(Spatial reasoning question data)
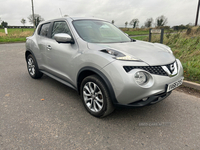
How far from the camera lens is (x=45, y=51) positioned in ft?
12.5

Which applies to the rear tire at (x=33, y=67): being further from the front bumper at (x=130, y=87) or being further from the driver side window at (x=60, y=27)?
the front bumper at (x=130, y=87)

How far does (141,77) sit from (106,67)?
1.71ft

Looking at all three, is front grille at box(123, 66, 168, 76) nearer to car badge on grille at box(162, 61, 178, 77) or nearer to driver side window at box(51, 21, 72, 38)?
car badge on grille at box(162, 61, 178, 77)

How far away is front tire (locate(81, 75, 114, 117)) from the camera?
248 centimetres

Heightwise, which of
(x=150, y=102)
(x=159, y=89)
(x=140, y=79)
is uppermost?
(x=140, y=79)

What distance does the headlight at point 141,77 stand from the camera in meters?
2.28

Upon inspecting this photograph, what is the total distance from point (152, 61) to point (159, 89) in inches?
16.9

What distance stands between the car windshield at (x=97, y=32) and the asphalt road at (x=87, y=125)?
Result: 1.36 m

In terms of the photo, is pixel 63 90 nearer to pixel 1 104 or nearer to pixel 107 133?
pixel 1 104

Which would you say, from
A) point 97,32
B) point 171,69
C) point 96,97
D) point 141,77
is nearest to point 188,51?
point 171,69

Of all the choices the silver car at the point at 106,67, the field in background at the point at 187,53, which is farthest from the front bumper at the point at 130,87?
the field in background at the point at 187,53

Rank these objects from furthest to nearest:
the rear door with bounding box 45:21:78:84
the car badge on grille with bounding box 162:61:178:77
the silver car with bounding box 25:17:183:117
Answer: the rear door with bounding box 45:21:78:84 → the car badge on grille with bounding box 162:61:178:77 → the silver car with bounding box 25:17:183:117

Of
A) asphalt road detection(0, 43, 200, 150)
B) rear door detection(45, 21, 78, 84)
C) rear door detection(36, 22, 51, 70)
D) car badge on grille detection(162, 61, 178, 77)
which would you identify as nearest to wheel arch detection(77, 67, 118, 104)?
rear door detection(45, 21, 78, 84)

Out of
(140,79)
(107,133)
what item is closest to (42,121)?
(107,133)
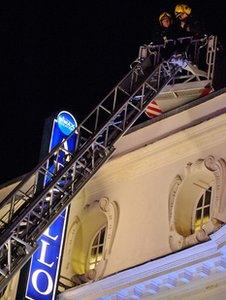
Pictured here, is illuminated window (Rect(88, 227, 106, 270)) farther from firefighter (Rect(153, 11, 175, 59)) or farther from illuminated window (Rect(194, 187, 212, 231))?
firefighter (Rect(153, 11, 175, 59))

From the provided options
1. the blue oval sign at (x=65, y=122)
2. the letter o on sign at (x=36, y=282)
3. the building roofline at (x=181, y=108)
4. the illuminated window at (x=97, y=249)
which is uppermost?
the building roofline at (x=181, y=108)

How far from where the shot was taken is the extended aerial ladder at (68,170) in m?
15.5

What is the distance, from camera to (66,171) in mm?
16781

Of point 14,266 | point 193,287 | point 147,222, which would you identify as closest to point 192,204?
point 147,222

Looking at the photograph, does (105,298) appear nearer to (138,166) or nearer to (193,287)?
(193,287)

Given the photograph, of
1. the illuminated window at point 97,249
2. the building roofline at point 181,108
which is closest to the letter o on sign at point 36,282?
the illuminated window at point 97,249

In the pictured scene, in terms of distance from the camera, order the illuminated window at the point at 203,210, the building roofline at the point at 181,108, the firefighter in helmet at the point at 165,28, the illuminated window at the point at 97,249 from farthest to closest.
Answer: the illuminated window at the point at 97,249, the firefighter in helmet at the point at 165,28, the building roofline at the point at 181,108, the illuminated window at the point at 203,210

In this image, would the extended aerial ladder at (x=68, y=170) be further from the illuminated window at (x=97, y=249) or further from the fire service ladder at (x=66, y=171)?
the illuminated window at (x=97, y=249)

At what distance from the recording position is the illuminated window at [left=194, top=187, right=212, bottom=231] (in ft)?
61.4

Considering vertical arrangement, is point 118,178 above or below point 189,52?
below

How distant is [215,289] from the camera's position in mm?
16797

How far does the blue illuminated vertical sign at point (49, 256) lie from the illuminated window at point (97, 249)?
169 centimetres

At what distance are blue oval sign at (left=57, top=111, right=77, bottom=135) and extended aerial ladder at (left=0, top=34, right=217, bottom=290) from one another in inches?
16.7

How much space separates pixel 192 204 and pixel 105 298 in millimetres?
2956
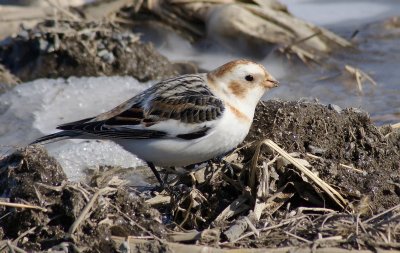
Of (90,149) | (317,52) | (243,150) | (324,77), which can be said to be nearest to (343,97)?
(324,77)

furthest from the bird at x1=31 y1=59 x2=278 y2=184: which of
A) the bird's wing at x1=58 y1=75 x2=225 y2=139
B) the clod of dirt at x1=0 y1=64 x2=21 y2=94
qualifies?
the clod of dirt at x1=0 y1=64 x2=21 y2=94

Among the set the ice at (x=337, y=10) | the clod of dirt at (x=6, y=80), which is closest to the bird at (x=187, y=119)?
the clod of dirt at (x=6, y=80)

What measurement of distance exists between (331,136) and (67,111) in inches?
124

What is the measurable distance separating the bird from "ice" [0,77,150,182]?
90cm

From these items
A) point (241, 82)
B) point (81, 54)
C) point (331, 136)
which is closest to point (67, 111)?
point (81, 54)

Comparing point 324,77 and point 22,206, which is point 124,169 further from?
point 324,77

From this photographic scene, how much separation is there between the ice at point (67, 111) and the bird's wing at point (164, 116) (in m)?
0.90

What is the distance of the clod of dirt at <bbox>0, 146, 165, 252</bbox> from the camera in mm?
4242

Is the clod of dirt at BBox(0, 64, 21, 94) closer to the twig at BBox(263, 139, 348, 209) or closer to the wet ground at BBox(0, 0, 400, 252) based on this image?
the wet ground at BBox(0, 0, 400, 252)

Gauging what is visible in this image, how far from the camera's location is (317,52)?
9492 mm

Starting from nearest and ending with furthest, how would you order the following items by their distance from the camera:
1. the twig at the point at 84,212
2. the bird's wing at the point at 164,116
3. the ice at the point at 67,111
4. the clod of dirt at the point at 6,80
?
the twig at the point at 84,212 → the bird's wing at the point at 164,116 → the ice at the point at 67,111 → the clod of dirt at the point at 6,80

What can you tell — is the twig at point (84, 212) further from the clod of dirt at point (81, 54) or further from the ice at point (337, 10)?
the ice at point (337, 10)

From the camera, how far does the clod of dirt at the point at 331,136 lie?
5305mm

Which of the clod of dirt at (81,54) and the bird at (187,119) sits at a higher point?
the bird at (187,119)
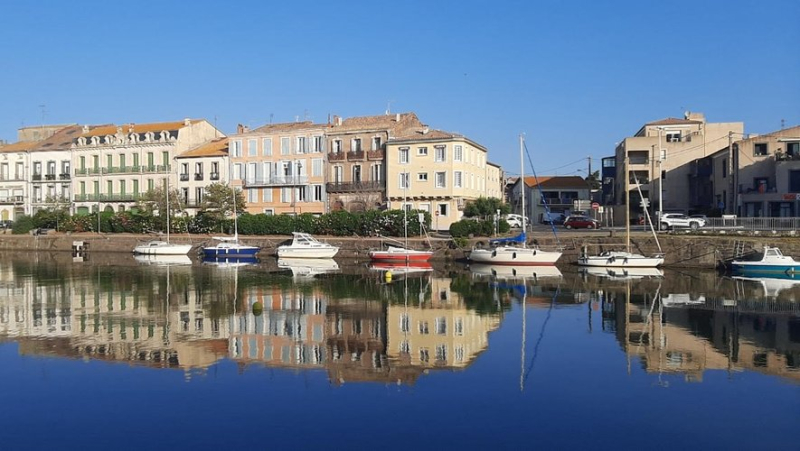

> _Exercise_:
Could you return the lines from the one containing "From the camera, how" through the end of the records, both ends included, reproduced word for word and with the pictures left out?

> _Exercise solution_:
From the camera, how far does the clod of dirt at the point at 331,136 lie?
5305mm

Which of the clod of dirt at (81,54) and the bird at (187,119) sits at a higher point?
the bird at (187,119)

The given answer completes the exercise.